In other words, this research was going to take me unexpectedly into rediscovering my own Whakapapa,
with its good and bad qualities,
and to compare them with the Anglo&American cultures (in a very broad sense of 'culture')!
Amusingly the French goverment triggered a few months later its national debate about the 'French identity'.
Gosh, they would have saved money if instead they did my PhD at my place.
I'll write soon some pages in this site to tell you more about my findings but I can already tell you: The
ideal Human Society has still to be reinvented!
(and incidentally I got many Scottish new friends! )
Après avoir discuté avec le
NZICA
tout en ayant adhéré au
NZIM,
il m'est apparu nécessaire de suivre le cours
"Introduction to NZ Commercial Laws"
si je veux pouvoir postuler valablement à des postes de
Contrôleur de Gestion en Nouvelle-Zelande.
Catalyst a accepté que je m'absente une demi-journée
par semaine pour suivre ce cours à
Weltec.
Enfin, ouf ! Dans les faits c'était surtout de la bureaucracie et une nécessaire pugnacité, mais dans la
forme il y a eu un peu des "cris et des larmes" car les diplômes français sont trés mal reconnus par le
NZQA.
Du coup avec un diplôme d'ingénieur plus une année de DEA je me retrouve avec l'équivalent d'un niveau BTS
ou DUT !
Malgré que finalement mon poste à Catalyst me permet d'être reconnu comme "Skilled Migrant", j'ai
déposé un recours car je sens que cette sous-évaluation de mes diplômes me pénalisera à terme.

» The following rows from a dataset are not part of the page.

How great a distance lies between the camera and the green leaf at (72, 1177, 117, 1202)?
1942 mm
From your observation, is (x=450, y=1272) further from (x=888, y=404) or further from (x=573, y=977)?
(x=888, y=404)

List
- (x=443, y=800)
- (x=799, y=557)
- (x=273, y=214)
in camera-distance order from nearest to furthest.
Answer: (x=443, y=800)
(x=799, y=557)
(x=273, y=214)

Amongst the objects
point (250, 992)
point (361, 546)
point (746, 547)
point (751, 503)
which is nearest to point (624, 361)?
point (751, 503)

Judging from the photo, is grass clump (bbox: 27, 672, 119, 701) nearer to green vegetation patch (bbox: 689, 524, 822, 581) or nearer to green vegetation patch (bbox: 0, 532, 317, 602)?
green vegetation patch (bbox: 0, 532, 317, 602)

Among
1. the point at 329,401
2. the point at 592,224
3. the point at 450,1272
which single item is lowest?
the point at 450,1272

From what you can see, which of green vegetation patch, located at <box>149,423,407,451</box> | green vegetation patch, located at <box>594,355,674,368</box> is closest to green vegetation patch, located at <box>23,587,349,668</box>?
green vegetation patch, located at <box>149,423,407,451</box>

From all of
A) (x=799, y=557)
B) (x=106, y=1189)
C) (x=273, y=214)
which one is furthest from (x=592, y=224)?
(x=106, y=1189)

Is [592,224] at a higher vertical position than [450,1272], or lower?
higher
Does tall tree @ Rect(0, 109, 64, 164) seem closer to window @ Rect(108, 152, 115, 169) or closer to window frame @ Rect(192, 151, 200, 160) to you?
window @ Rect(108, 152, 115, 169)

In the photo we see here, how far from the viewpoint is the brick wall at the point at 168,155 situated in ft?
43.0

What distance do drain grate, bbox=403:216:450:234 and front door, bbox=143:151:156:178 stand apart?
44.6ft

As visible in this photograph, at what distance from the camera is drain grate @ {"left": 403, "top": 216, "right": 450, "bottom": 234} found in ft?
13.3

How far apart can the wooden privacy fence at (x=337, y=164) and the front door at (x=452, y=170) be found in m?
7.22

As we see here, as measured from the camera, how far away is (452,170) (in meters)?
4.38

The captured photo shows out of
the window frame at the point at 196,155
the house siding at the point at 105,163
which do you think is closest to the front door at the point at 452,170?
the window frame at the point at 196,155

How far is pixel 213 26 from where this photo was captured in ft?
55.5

Quoi qu'il en soit nous avons à présent le droit de rester en Nouvelle-Zélande ad vitam aeternam,
en plus du droit de vote et de l'accès à des
"allocations familiales"
(qui sont en fait un crédit d'impôts accordé aux bas revenus).
Note about languages used in this Web site: You have probably guessed that I developped some bilinguialism since I live in New Zealand.
And I must admit that I love that. Most of the French people now read English whereas native
English-speakers are working hard (and quite successfully) to improve their foreign language skills.
Thus I have tried to write in English what would interest mostly English-readers and in French for
the French. If you struggle too much you can find an "automatic translator"
here.
But nothing replaces the knowledge
and understanding of the other's language and culture.